The imperative to disrupt and especially to self-disrupt, is neither as certain nor as urgent as it might at first seem. It certainly varies by industry, and businesses should assess their industry structure and look for the presence of the inhibitors to innovation outlined above.
Companies in relatively concentrated sectors, especially ones in which regulation shapes the market, may well find they are more protected from disruption than firms in other sectors. Making the move to disrupt the market in these cases could well destroy the value that could be generated by a more gradual approach. I remember from my time working in the telecommunications sector, that in markets dominated by four or five firms, being the follower in innovation terms was usually the strategy that paid off.
By contrast, fragmented sectors such as hotels and taxis provide examples of how disruption can take hold.
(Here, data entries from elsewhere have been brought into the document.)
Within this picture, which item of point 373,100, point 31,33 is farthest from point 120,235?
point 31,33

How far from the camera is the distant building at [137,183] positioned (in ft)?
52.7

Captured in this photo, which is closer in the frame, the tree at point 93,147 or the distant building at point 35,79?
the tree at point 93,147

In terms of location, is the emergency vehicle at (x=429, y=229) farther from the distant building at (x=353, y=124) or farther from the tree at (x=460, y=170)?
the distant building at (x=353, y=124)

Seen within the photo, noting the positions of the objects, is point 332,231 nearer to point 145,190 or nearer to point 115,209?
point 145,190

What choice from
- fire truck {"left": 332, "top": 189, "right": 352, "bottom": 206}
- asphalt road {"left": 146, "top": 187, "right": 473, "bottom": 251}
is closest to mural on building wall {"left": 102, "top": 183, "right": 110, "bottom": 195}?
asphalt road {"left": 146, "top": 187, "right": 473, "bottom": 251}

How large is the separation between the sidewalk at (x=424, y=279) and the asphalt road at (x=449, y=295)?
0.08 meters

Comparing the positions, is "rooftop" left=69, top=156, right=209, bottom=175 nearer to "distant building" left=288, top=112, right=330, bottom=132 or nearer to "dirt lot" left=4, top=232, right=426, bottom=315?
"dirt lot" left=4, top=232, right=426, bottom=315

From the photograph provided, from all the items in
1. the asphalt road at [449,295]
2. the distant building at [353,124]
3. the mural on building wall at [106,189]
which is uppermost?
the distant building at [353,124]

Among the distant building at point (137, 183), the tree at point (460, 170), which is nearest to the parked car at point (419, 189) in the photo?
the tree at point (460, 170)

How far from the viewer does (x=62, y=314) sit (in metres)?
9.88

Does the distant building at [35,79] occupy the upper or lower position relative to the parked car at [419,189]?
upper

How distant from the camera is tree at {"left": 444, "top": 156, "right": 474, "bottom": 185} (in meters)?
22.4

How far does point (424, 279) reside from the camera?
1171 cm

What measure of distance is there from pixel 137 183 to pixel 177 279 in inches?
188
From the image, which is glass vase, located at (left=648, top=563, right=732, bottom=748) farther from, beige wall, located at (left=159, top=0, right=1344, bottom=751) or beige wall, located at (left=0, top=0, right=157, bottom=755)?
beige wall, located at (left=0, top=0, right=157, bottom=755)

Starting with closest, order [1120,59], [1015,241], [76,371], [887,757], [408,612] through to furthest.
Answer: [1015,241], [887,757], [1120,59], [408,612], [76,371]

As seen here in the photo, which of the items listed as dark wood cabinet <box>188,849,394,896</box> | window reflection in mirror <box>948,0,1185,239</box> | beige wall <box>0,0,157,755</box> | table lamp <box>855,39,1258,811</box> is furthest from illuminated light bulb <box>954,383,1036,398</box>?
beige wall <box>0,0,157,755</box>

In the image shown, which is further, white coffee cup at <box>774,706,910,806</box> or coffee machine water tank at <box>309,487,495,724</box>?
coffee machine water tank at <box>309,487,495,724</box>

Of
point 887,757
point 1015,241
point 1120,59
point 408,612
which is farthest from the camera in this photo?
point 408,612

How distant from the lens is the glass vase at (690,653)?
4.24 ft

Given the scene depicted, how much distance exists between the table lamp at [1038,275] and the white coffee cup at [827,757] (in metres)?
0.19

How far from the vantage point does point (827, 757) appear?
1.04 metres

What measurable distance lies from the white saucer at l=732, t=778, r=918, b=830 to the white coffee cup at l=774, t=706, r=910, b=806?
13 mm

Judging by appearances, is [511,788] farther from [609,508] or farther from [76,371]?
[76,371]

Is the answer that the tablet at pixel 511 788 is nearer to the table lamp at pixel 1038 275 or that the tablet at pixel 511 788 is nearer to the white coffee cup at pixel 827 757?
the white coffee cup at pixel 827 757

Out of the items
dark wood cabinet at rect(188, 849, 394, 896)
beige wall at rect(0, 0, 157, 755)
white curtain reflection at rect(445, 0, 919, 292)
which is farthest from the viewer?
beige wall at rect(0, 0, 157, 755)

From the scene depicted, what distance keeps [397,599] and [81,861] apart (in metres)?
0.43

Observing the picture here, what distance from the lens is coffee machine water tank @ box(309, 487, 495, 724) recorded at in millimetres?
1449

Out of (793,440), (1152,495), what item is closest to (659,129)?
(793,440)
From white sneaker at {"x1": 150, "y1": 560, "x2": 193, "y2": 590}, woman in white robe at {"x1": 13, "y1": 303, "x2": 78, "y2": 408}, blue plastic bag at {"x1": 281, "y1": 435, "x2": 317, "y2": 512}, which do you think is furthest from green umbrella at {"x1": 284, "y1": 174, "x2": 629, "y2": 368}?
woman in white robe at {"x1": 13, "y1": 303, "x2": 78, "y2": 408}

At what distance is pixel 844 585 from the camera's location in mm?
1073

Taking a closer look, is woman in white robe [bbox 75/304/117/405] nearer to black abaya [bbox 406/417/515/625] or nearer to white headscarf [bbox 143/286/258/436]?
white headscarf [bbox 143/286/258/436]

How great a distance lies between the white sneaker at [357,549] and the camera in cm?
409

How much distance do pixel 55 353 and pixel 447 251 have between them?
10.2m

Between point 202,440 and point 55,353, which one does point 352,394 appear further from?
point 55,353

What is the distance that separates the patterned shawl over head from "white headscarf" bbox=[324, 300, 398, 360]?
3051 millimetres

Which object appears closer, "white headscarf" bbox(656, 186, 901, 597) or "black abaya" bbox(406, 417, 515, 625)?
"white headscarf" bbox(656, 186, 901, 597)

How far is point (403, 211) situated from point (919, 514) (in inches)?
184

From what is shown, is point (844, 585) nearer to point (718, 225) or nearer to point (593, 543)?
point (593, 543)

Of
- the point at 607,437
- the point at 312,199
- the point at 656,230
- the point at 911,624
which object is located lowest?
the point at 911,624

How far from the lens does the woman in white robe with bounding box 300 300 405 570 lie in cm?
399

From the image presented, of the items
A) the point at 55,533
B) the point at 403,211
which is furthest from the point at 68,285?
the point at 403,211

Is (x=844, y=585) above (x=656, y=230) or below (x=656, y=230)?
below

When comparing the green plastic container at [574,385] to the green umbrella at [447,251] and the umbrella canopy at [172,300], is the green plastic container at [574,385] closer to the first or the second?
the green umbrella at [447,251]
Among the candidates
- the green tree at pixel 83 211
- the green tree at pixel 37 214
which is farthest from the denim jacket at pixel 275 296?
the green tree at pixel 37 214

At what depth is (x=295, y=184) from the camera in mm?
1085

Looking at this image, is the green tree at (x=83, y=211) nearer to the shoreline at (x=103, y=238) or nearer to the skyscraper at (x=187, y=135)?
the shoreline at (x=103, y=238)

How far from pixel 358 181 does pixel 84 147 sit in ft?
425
Although even in some of these sectors, the presence of regulatory barriers provides larger firms with some protection.
Companies in sectors that are exposed to disruption by start-ups will need to move faster and potentially disrupt themselves before others do so. By contrast in more concentrated markets, disruption by incumbents may not be the value maximising strategy, a managed approach may be more lucrative. Experience to date suggests the key task is to define the approach for dealing with legacy assets and resources – these are the potential sources of weakness compared to the cleaner business models typically developed by new entrants. As an example, think of a high street retailer with an expensive store estate and large workforce competing with an online provider.
Disruption is in vogue, and the message seems to be that there is no alternative and hesitation is not an option. This is not universally the case – decisions should be made based on rigorous analysis as it is possible that a more gradual approach may be more beneficial for many companies. It is important to do the work now to ensure the business is prepared when disruption does materialise.